PROMPT:
Reproduce each of the rows below word for word, omitting the pictures.

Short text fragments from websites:
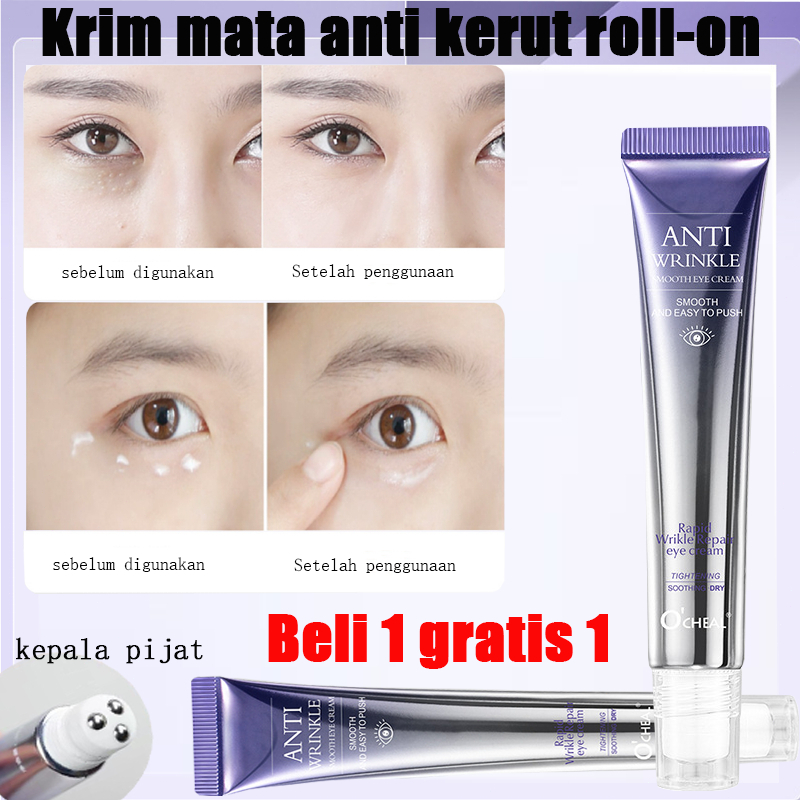Krim mata anti kerut Krim mata anti penuaan Krim mata Panda Krim mata perawatan mata Serum Pelembab 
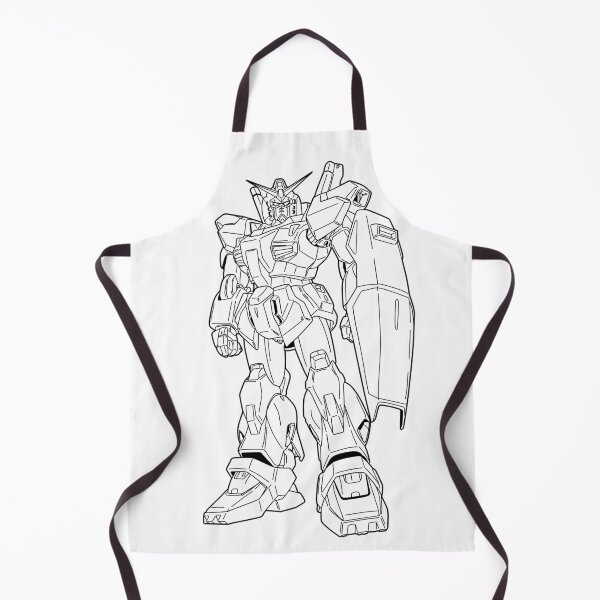 Artikelvorschau, RX-178 Gundam Mk-II Umriss Schwarz entworfen und verkauft von MossLoves.
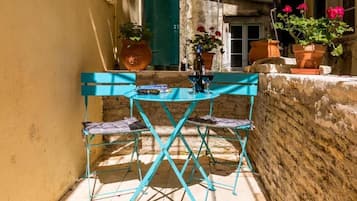 Restauration en plein air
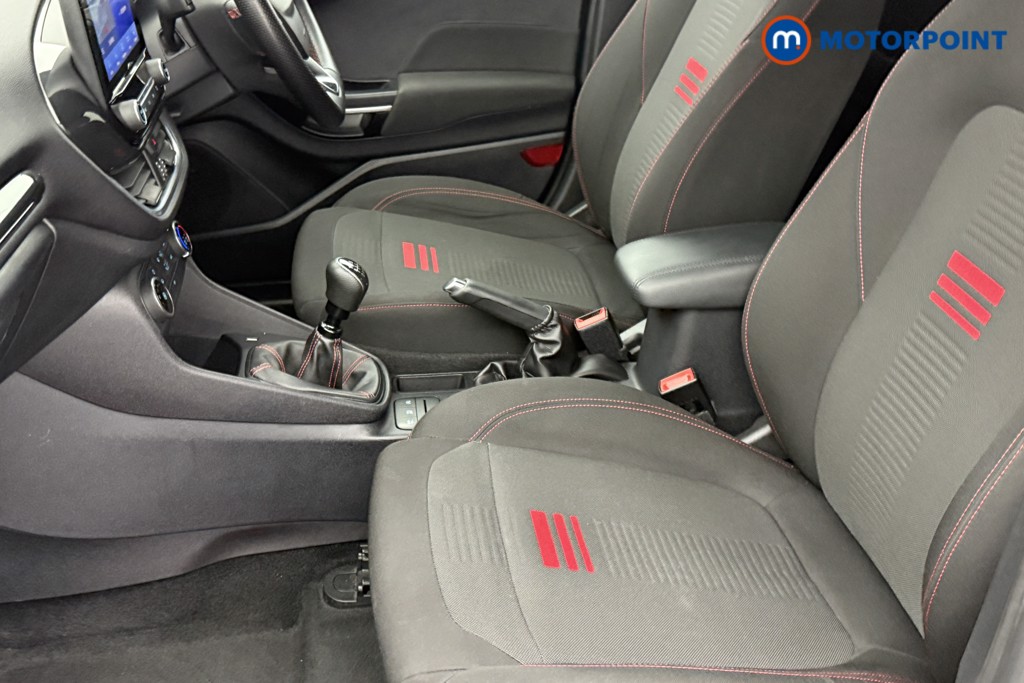 Ford Fiesta St-Line Edition Manual Petrol-Electric Hybrid Hatchback - Stock Number (1543000) - 21st supplementary image
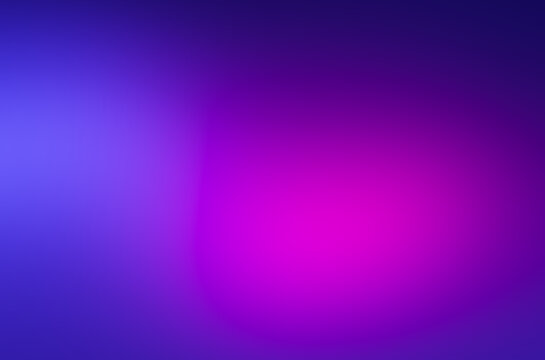 Purple Or Violet Gradient Background. Abstract Red Light Trail On Blue Background.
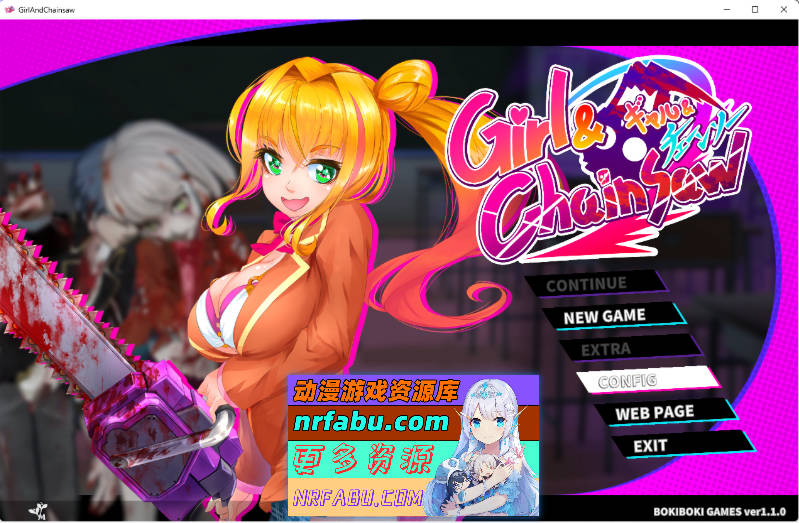 [3D/ACT]电锯辣妹与僵尸 Ver1.1.0 官方中文步兵版+存档[类电锯甜心/全CV][2.4G]-GKACG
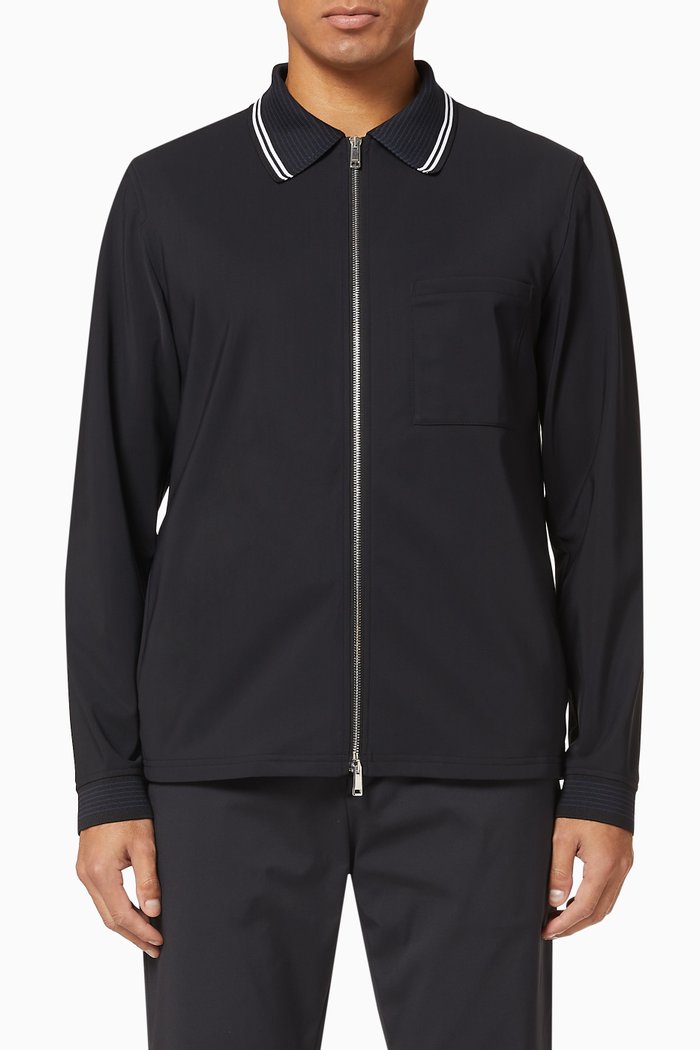 

Norwalk Jacket in Precision Ponte, Black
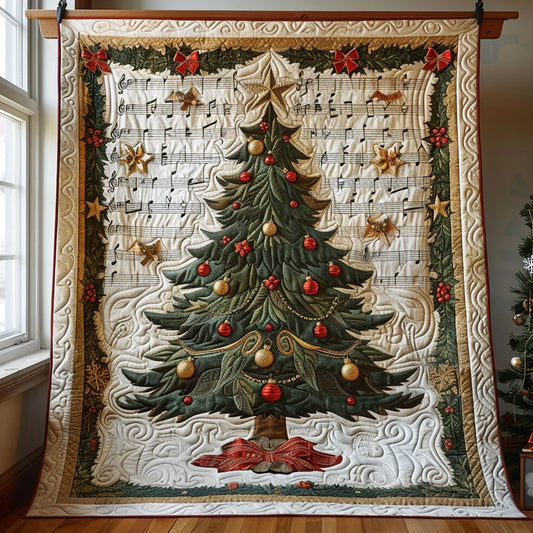Festive Spirit Quilt Blanket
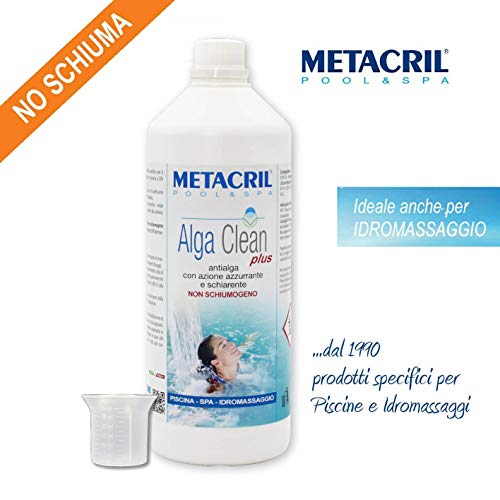 Metacril Starter Kit Chlor para tratamiento de agua a base de cloro en pastillas de 20 g. Ideal para piscina o hidromasaje (Teuco, Jacuzzi, Dimhora, Intex,Bestway, ECC). Envío inmediato.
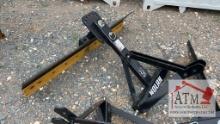NEW Nolan's Mfg SB5 - 5'  Scrape Blade 3 Pt Hitch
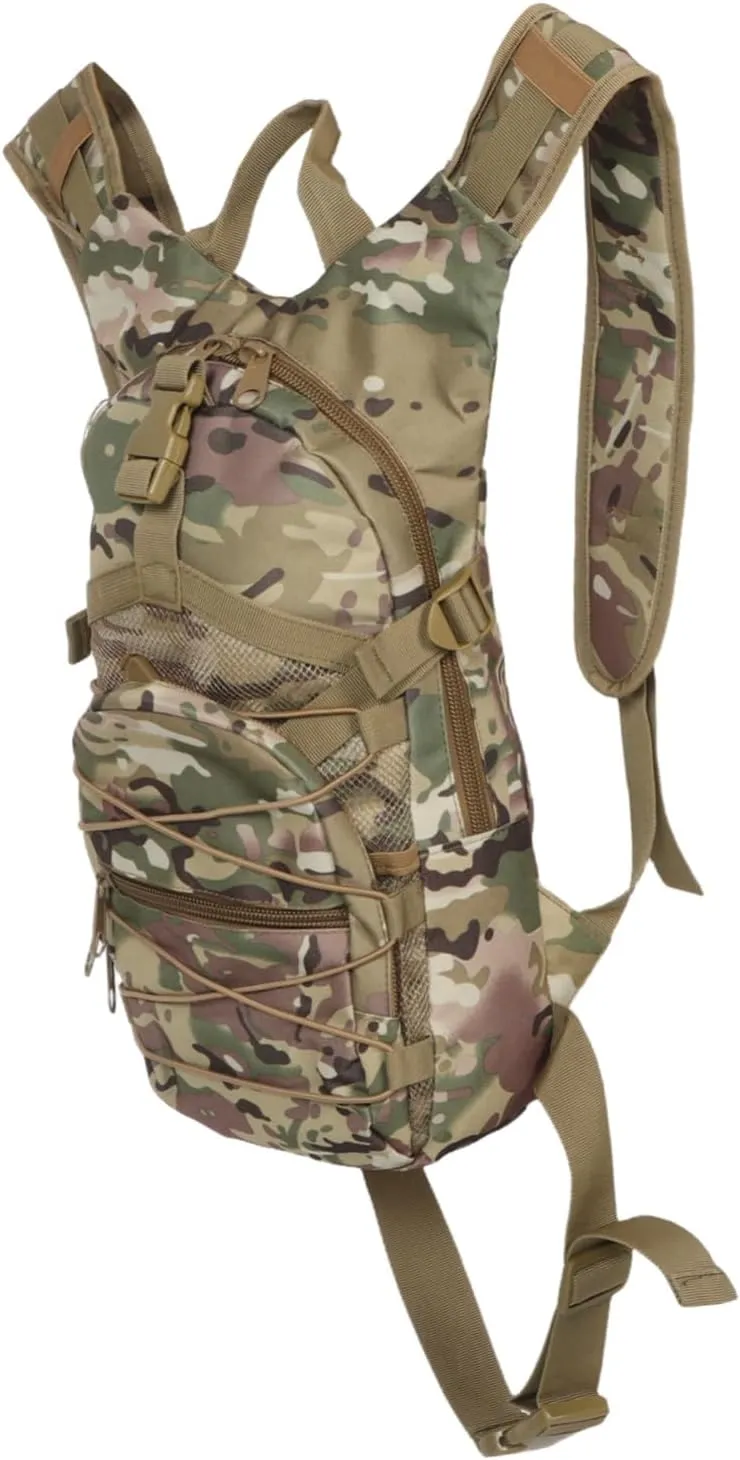 GANAZONO Hiking Rucksack for Men Women Lightweight Travel Backpack with Organized Storage Design and Supportive System for Camping Outdoor Activities and Daily Use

WRITTEN ANSWER:
Krim mata anti kerut Krim mata anti penuaan Krim mata Panda Krim mata perawatan mata Serum Pelembab 
 Artikelvorschau, RX-178 Gundam Mk-II Umriss Schwarz entworfen und verkauft von MossLoves.
 Restauration en plein air
 Ford Fiesta St-Line Edition Manual Petrol-Electric Hybrid Hatchback - Stock Number (1543000) - 21st supplementary image
 Purple Or Violet Gradient Background. Abstract Red Light Trail On Blue Background.
 [3D/ACT]电锯辣妹与僵尸 Ver1.1.0 官方中文步兵版+存档[类电锯甜心/全CV][2.4G]-GKACG

Norwalk Jacket in Precision Ponte, Black
Festive Spirit Quilt Blanket
 Metacril Starter Kit Chlor para tratamiento de agua a base de cloro en pastillas de 20 g. Ideal para piscina o hidromasaje (Teuco, Jacuzzi, Dimhora, Intex,Bestway, ECC). Envío inmediato.
NEW Nolan's Mfg SB5 - 5'  Scrape Blade 3 Pt Hitch
 GANAZONO Hiking Rucksack for Men Women Lightweight Travel Backpack with Organized Storage Design and Supportive System for Camping Outdoor Activities and Daily Use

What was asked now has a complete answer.